• _TEXT PASSAGE_:
*-*-*
PretrackerRaspberryCasket/README.md

# Raspberry Casket
A fast and small open source Pretracker replayer

## Raspberry Casket Player V2.x (24-Aug-2023)

Provided by Chris 'platon42' Hodges <chrisly@platon42.de>

Rewritten by *platon42/Desire* based on a resourced, binary identical
version of the original Pretracker V1.0 replayer binary provided
by *hitchhikr* (thanks!), originally written in C by *Pink/Abyss*.

This version is the hard work of reverse engineering all the
offsets, removing all the C compiler crud, removing dead and
surplus code (maybe artefacts from earlier ideas that did nothing),
optimizing the code where possible. This resulted in both reduced
size of the replayer, faster sample calculation and speeding the
tick routine up significantly.
Bugs from the original replayer were fixed.

I also added a few optional features that come in handy, such as
song-end detection and precalc progress support.

Note that this player can be also used for the playback of
Pretracker 1.5 tunes, given you don't use sfx or sub-songs.

Also: Open source. It's 2023, keeping the code closed is just not
part of the demoscene spirit (anymore?), at least for a replayer.

This player is still being optimized and worked on since its
first release in late 2022.

Productions that I know have been using Raspberry Casket so far:

- [Smooth Flowing/Dekadence](https://www.pouet.net/prod.php?which=94347)
- [Cracking Posadas/Software Failure](https://www.pouet.net/prod.php?which=94570)

### Verification

The first versions of the replayer had been verified against about
60 Pretracker tunes to create an identical internal state for each
tick and identical samples (if certain optimizations switches are disabled).

During the process this identical state and identical samples promise
had to be dropped due to bugs in the original player and optimizations.
This is especially the case for the track delay feature of Pretracker
that could in some cases cause odd behaviour and unwanted muting that
has been fixed in Raspberry Casket. So the verification is now heavily
reduced to about 20 songs that still are identical.
*-*-*
• _MATERIAL PROVIDED_:
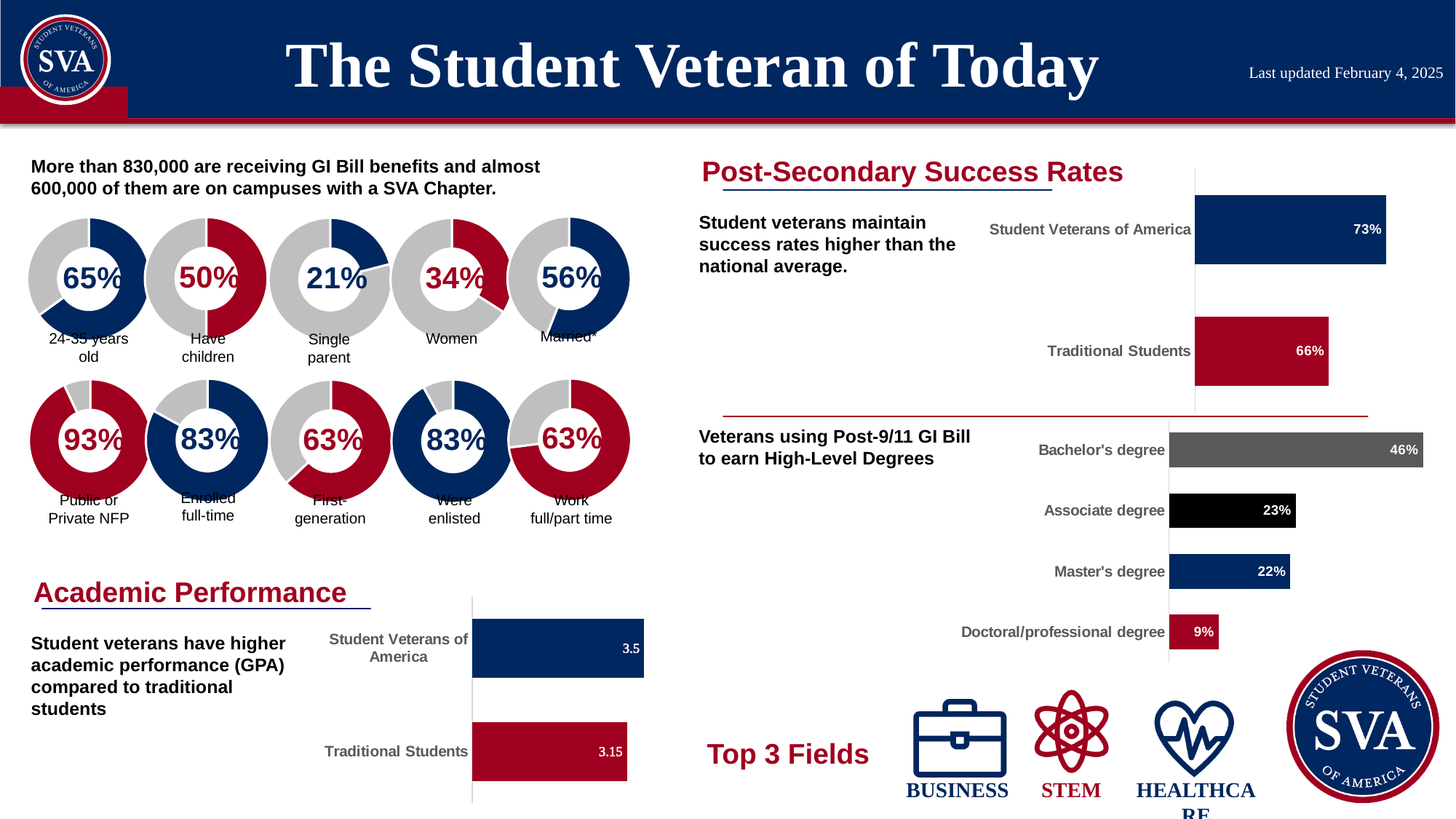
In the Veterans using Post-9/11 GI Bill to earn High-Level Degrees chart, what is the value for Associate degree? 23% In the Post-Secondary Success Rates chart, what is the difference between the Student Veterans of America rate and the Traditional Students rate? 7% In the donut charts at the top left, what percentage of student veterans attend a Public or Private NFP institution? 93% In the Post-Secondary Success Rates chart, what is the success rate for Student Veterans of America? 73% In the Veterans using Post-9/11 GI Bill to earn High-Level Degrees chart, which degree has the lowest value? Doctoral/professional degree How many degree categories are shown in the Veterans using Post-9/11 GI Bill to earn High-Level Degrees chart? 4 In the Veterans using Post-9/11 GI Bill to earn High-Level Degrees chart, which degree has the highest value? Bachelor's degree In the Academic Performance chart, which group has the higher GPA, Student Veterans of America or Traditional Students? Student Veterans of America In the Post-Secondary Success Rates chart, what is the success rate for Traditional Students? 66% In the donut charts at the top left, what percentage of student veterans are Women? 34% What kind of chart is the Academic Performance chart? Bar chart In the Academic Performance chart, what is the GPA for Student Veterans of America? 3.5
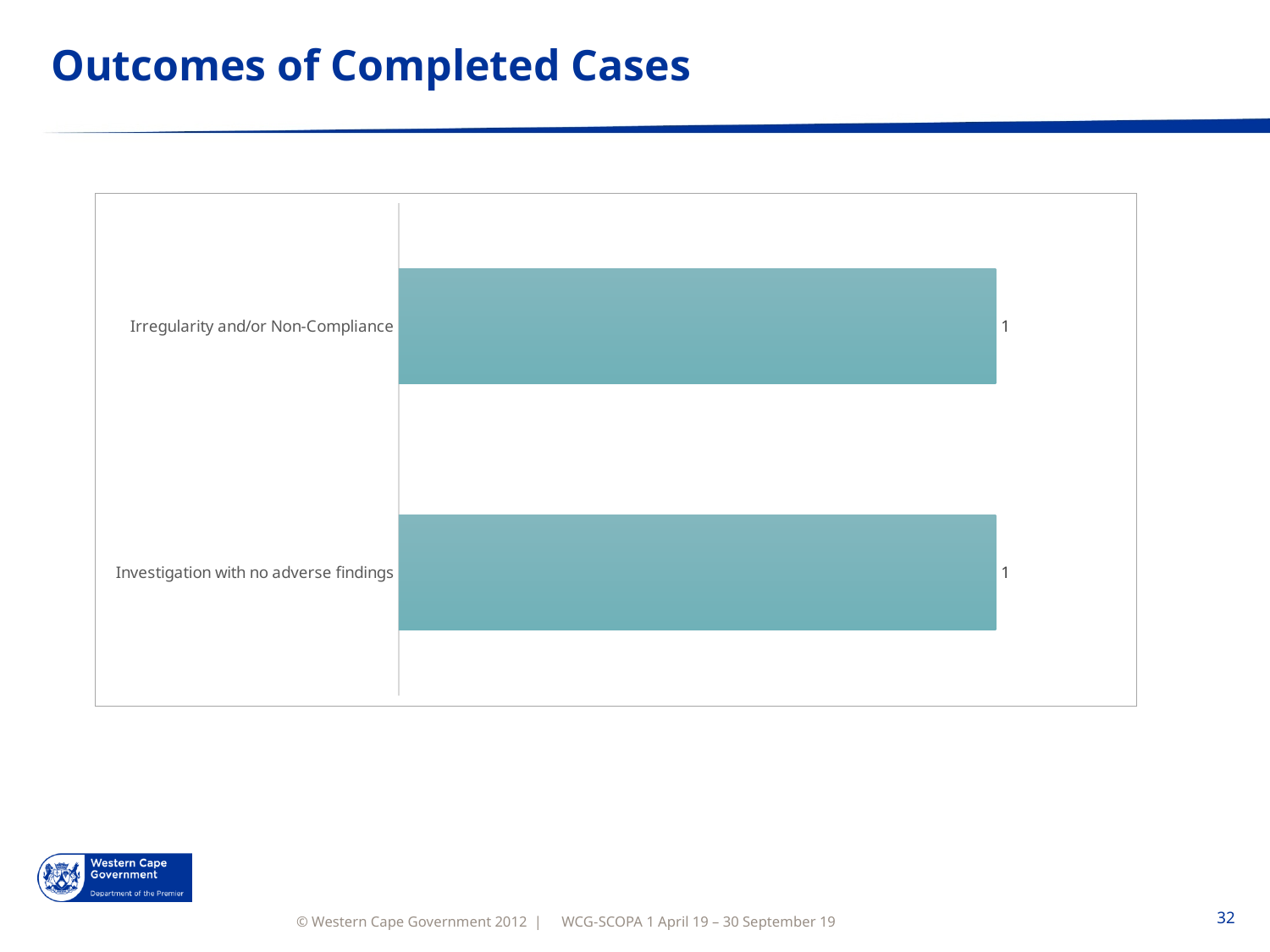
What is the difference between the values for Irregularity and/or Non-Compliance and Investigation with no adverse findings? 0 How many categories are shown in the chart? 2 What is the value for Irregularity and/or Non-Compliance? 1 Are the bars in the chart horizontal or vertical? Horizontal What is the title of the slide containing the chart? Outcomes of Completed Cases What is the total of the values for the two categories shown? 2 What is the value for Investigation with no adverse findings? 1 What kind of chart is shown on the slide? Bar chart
*-*-*
• _WORK REQUEST_: Transcribe the portion of the Raspberry Casket README above, starting at "This version is" and ending at "sfx or sub-songs.".

• _RESPONSE TO THE TASK_:
This version is the hard work of reverse engineering all the
offsets, removing all the C compiler crud, removing dead and
surplus code (maybe artefacts from earlier ideas that did nothing),
optimizing the code where possible. This resulted in both reduced
size of the replayer, faster sample calculation and speeding the
tick routine up significantly.
Bugs from the original replayer were fixed.

I also added a few optional features that come in handy, such as
song-end detection and precalc progress support.

Note that this player can be also used for the playback of
Pretracker 1.5 tunes, given you don't use sfx or sub-songs.